Фанни невольно задумалась при словах подруги.
– Милый друг! ты мечтаешь! – сказала она. – Того, что создаешь ты себе в воображении – нет в мире. Но любовь моего Теобальда прекрасна; она совершенно счастливит меня…
– Что это за любовь, Фанни, если ты могла существовать прежде, не зная любви своего Теобальда! Прости меня, Фанни, – я люблю тебя и не хотела огорчать; но ты сама спрашивала меня – я все сказала тебе. Видишь ли, отчего письмо твоего жениха холодит меня, как кусок льду, отчего мне так тяжело смотреть на людей, особливо на мужчин, с их дерзкими взорами, с их любовью, такою грубою… Нет! мне не надобно такой любви!
– Но тебя отдадут замуж, и, может быть, за того молодого гусара, который говорил с нами, когда мы были на вечере у М***. Он от тебя в восторге – он же такой хорошенький!
– Я никогда не отдам ему руки своей. Дедушка не станет принуждать меня. Этот гусар надоел мне ужасно: он всякий день ездит мимо нас и глядит к нам прямо в окна. Неужели он любит, когда может глядеть на меня, как будто на хорошенькую куклу, и еще прямо, разглаживая свои усы и щеголяя лорнетом? Урод! Нет! ваши люди, ваши мужчины мне не нравятся… Если бы можно было мне отказаться вовсе от света, когда не будет дедушки и бабушки, и если бы я была русская, я – пошла быть может быть, в монахини. Там святая вера наполнила бы всю мою душу, так наполнила, что все привидения были бы из нее вытеснены… Если бы я могла полюбить здесь кого-нибудь на земле, – Фанни! я умерла бы: кто поймет мою любовь, когда я сама ее не понимаю? Фанни! я чувствую, что мне не жить здесь долго; о счастье я и думать не смею: люди не знают счастья, и мне кажется, что все шепчет мне: Эмма! тебя ждут в родной стороне! Ты здесь пришелица! Не люби так, как любят люди! И небесный дождь, когда он падает на землю, делается грязью…
Тут снова послышались пронзительные звуки, каких прежде испугалась Фанни. Теперь можно было яснее расслушать, что это были отчаянные крики человеческие. Эмма снова задрожала.
– Что это такое, Эмма? Уже в другой раз мне это послышалось!
– А я всякий день слышу, и мне кажется, что судьба моя откликается ими, когда я спрашиваю у нее: есть ли на земле счастье для Эммы?
– Растолкуй мне, что это такое?
– Это кричит сумасшедший.
– Какой сумасшедший?
– Разве ты не слыхала, что у соседа нашего, князя С***, года два тому сошел с ума его сын?
– Да, такая жалость! Говорят, он был премилый молодой человек.
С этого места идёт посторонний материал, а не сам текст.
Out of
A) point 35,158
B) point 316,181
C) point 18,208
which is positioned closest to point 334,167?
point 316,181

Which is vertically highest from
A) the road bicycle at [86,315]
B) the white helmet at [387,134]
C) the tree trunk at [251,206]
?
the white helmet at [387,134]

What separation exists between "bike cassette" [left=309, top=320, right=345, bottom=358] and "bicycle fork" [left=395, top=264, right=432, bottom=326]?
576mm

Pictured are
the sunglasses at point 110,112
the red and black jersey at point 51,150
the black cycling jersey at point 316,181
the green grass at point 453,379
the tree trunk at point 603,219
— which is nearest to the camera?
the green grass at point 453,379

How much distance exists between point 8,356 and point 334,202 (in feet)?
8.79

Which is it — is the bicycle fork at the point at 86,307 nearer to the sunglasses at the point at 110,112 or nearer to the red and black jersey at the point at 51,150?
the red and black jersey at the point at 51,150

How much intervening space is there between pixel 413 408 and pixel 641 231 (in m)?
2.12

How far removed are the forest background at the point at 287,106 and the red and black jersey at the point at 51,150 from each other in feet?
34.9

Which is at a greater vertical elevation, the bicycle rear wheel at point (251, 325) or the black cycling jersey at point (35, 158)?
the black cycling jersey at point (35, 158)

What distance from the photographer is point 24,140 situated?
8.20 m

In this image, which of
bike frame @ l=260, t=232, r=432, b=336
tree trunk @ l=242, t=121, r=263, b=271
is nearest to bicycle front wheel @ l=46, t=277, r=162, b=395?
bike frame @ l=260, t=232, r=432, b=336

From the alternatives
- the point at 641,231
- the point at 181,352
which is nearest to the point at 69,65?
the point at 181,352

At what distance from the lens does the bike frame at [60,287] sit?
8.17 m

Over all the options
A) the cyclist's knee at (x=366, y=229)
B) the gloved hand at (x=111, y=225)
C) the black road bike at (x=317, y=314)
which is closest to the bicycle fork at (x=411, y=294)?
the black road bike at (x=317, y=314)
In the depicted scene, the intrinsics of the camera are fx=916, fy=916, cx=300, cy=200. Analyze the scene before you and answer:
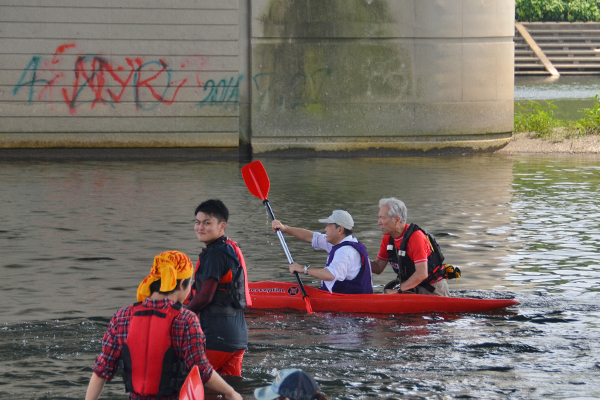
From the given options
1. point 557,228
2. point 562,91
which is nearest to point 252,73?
point 557,228

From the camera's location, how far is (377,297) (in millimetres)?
7707

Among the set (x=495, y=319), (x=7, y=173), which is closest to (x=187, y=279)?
(x=495, y=319)

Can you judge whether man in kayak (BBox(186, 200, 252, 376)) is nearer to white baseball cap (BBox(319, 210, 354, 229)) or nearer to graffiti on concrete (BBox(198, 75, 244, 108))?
white baseball cap (BBox(319, 210, 354, 229))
– Я его никогда не видала. Князь всегда живал в Петербурге и до приезда в Москву с сумасшедшим сыном долго жил еще в своей деревне: Только прошедшею зимою поселился он у нас по соседству, в своем доме. Сына его взялся лечить какой-то ученый доктор, выписанный из Берлина. Но успеха нет. Молодого князя поселили с самой весны в садовом павильоне; говорят, он беспрестанно приходит в бешенство и всегда прикован на цепи. Он кричит иногда так отчаянно, что у нас, особливо поутру и в вечеру, все бывает слышно.
– Какой ужас!
– Что за ужас? Сначала я сама пугалась его крика, а теперь привыкла, хоть невольно содрогаюсь каждый раз, когда услышу этот ужасный крик. Мне все кажется, что этого бедного молодого человека мучат, мучат за то, что он был лучше других людей, и он просит пощады у бесчеловечных, а его не слушают.
– Это расстроит меня на целый день, Эмма, – и твой разговор притом… – Фанни задумалась и тихо промолвила: – Да, можно бы любить иначе, нежели любит мой Теобальд. – Она соскочила с скамьи. – Пойдем в комнаты! – сказала она с принужденною усмешкою и потащила с собою Эмму по садовой дорожке.